A fairy (sometimes seen as fairie or faerie) is a spirit or supernatural being that is found in the legends, folklore, and mythology of many different cultures. They are generally humanoid in their appearance and have supernatural abilities such as the ability to fly, cast spells and to influence or foresee the future. Although in modern culture they are often depicted as young, sometimes winged, females of small stature, they originally were of a much different image: tall, angelic beings and short, wizened trolls being some of the commonly mentioned fay. The small, gauzy-winged fairies that are commonly depicted today did not appear until the 1800s.

Etymology

The words fae and faerie came to English from Old French which originated in the Latin word "Fata" which referred to the three mythological personifications of destiny, the Greek Moirae (Roman Parcae, "sparing ones", or Fatae) who were supposed to appear three nights after a child's birth to determine the course of its life. They were usually described as cold, remorseless old crones or hags (in contrast to the modern physical depiction). The Latin word gave modern Italian's fata, Catalan and Portuguese fada and Spanish hada, all of which mean fairy. The Old French fée, had the meaning "enchanter." Thus féerie meant a "state of fée" or "enchantment." Fairies are often depicted enchanting humans, casting illusions to alter their emotions and perceptions so as to make themselves at times alluring, frightening, or invisible. Modern English inherited the two terms "fae" and "fairy," along with all the associations attached to them.

● **INFORMATION SUPPLIED**
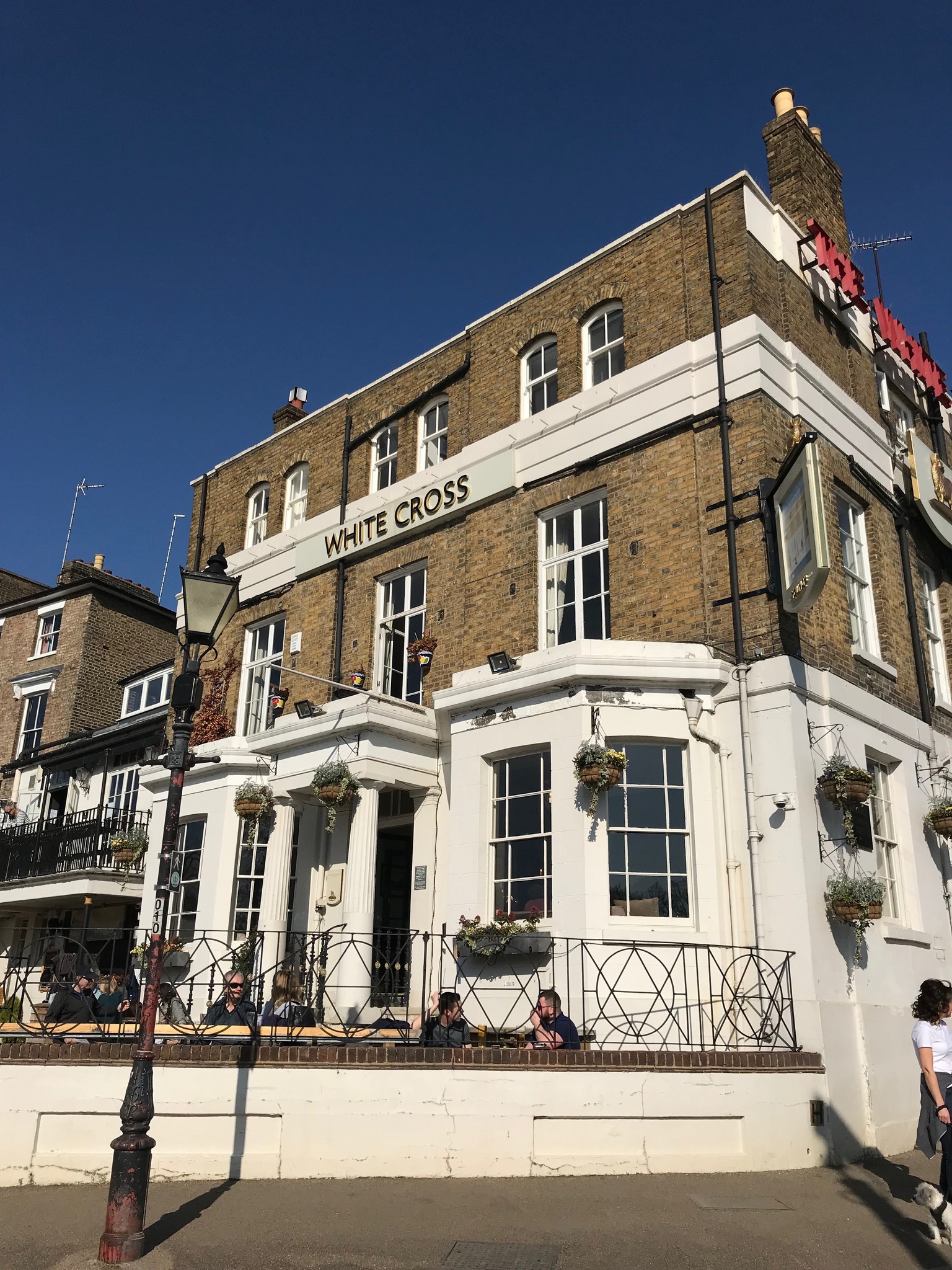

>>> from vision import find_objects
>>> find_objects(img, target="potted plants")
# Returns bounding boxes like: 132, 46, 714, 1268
311, 760, 360, 833
271, 690, 289, 710
827, 872, 885, 962
349, 664, 366, 689
234, 777, 274, 849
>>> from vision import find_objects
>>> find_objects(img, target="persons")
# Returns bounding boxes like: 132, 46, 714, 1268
910, 977, 952, 1205
411, 991, 473, 1048
157, 983, 186, 1044
258, 970, 314, 1046
43, 964, 129, 1043
197, 971, 261, 1045
523, 990, 581, 1050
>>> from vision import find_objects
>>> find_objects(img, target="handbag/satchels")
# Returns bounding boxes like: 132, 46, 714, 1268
289, 1006, 316, 1027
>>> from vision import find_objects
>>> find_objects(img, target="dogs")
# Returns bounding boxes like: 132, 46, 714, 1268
912, 1181, 952, 1247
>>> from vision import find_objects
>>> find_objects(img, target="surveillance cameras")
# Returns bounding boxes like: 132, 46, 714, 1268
772, 796, 789, 808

● **TO-DO LIST**
(A) According to the text about fairies, when did the small, gauzy-winged fairies common today first appear?
(B) Write out the text about fairies word for word from "A fairy (sometimes" to "until the 1800s.".
The entries have no connection to the text about fairies.

● **REPLIES**
(A) They did not appear until the 1800s.

(B)
A fairy (sometimes seen as fairie or faerie) is a spirit or supernatural being that is found in the legends, folklore, and mythology of many different cultures. They are generally humanoid in their appearance and have supernatural abilities such as the ability to fly, cast spells and to influence or foresee the future. Although in modern culture they are often depicted as young, sometimes winged, females of small stature, they originally were of a much different image: tall, angelic beings and short, wizened trolls being some of the commonly mentioned fay. The small, gauzy-winged fairies that are commonly depicted today did not appear until the 1800s.